Viennent perturber cette soirée qui s’annonce des plus mouvementées, des parasites qui viennent compliquer l’enquête d’Arthur Conan Doyle, qui nous fait penser outre Sherlock Holmes, son bébé, à Hercule Poirot ou pour les plus anciens à Raymond Souplex dans « La perruche et le poulet ».
Tout d’abord Madame Mead, une stricte préceptrice, qui protège Miss Miller avec une étrange compassion. Céline Duhamel se glisse dans le personnage avec une saveur acidulée. Nous ne sommes pas en reste avec l’arrivée très remarquée d’une actrice sur le déclin, Miss Cartmoor, que l’on surnomme « la Sarah Bernard de Buffalo », c’est tout dire ! Stéphanie Bassibey donne de la fougue contagieuse à son rôle. Contrebalancée par l’énigmatique joueur d’échecs, Monsieur Souline, au profil inquiétant, exécuté tout en profil bas par Pierre-Arnaud Juin. Enfin pour clore cette joyeuse distribution, c’est sans compter sur la présence de Bram Stocker, le romancier à l’origine du célèbre personnage de Dracula, incarné par le bon vivant et roublard Jérôme Paquatte (auteur à succès, lui aussi, avec sa nouvelle pièce « Amants à mi-temps).
En fin de compte cette Madame Miller est-elle montée dans ce train ? A-t-elle disparu ? Joue-t-elle avec nos nerfs ?
A vous de le découvrir en suivant l’enquête méticuleuse d’Arthur Conan Doyle !
Les musiques d’Hervé Devolder qui définissent les tableaux, donnent de la légèreté à ces investigations, qui par un certain côté nous apaisent, dans un humour qui nous apporte des rires providentiels. Par ailleurs des vidéos projetées sur la vitre du wagon, pendant que le train roule, donnent l’impression qu’il circule paisiblement, ne tenant pas compte du drame qui se joue devant nous, spectateurs incrédules.

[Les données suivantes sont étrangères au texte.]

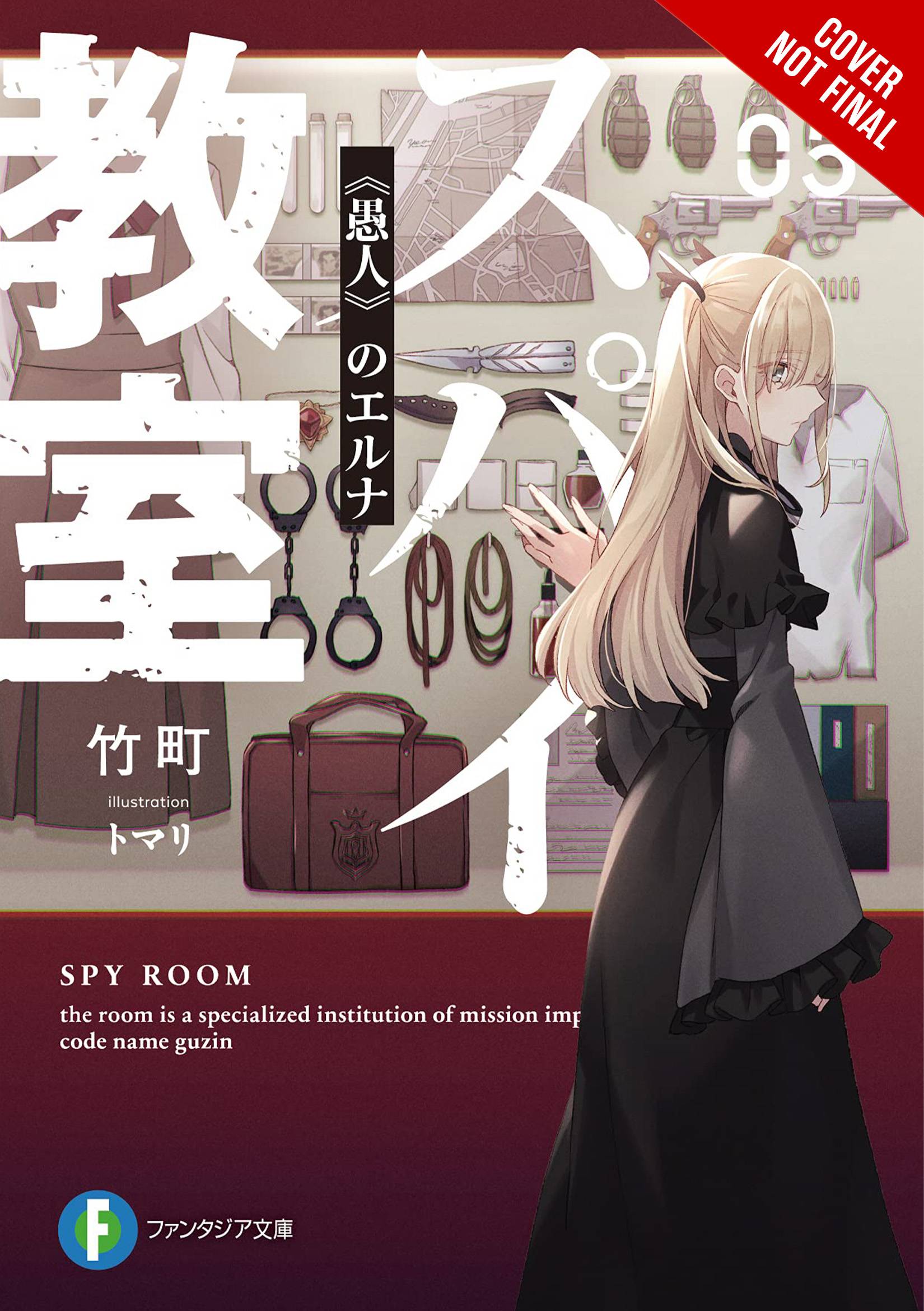 SPY CLASSROOM LIGHT NOVEL SC VOL 05 (MR) - Third Eye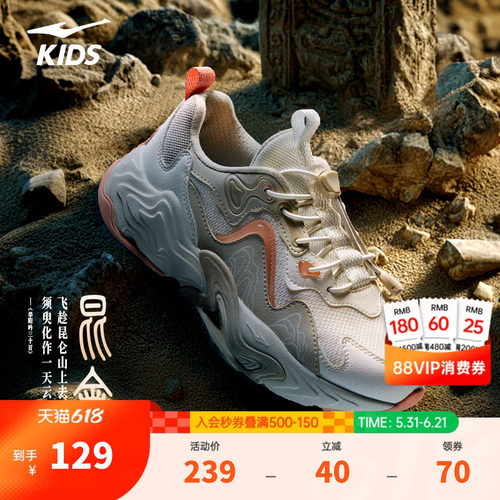 鸿星尔克秋季童鞋百搭轻便运动鞋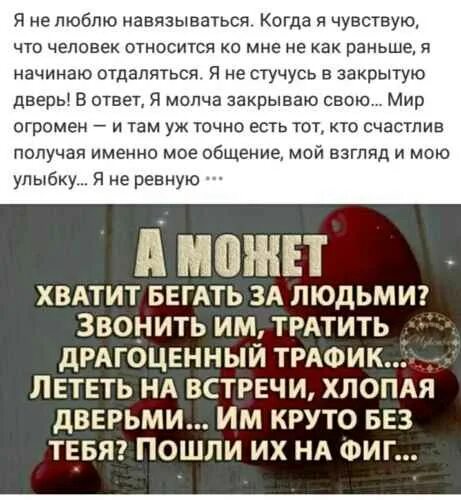 Не навязывайся людям цитаты. Ненавзывайся человеку. Не навязывайтесь людям. Картинки пять истинных законов жизни. Как не навязываться парню.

Les costumes d’Axel Boursier accentuent la mise en valeur des comédiens pleinement investis dans leur mission.
Julien Lefebvre, une fois encore dans un rythme qui lui est particulier, ne nous laissant pas le temps de réfléchir à la découverte du possible « meurtrier », nous fait la démonstration d’une maîtrise de son art dans un opus truffé de pièges mais des plus croustillants. Il manie le verbe habilement pour en extraire tous les sucs dévoilant à nos yeux éblouis, dans un équilibre parfait, un succès mérité.
« Les voyageurs du crime » le 16 mai à La gare du midi à Biarritz, produit par Le Renard Argenté, en tournée via Pascal Legros organisation, le 24 mai à Maisons-Alfort, le 25 mai à Saint-Dizier, le 27 mai à Toulon, à partir du 11 septembre au théâtre du Splendid à Paris.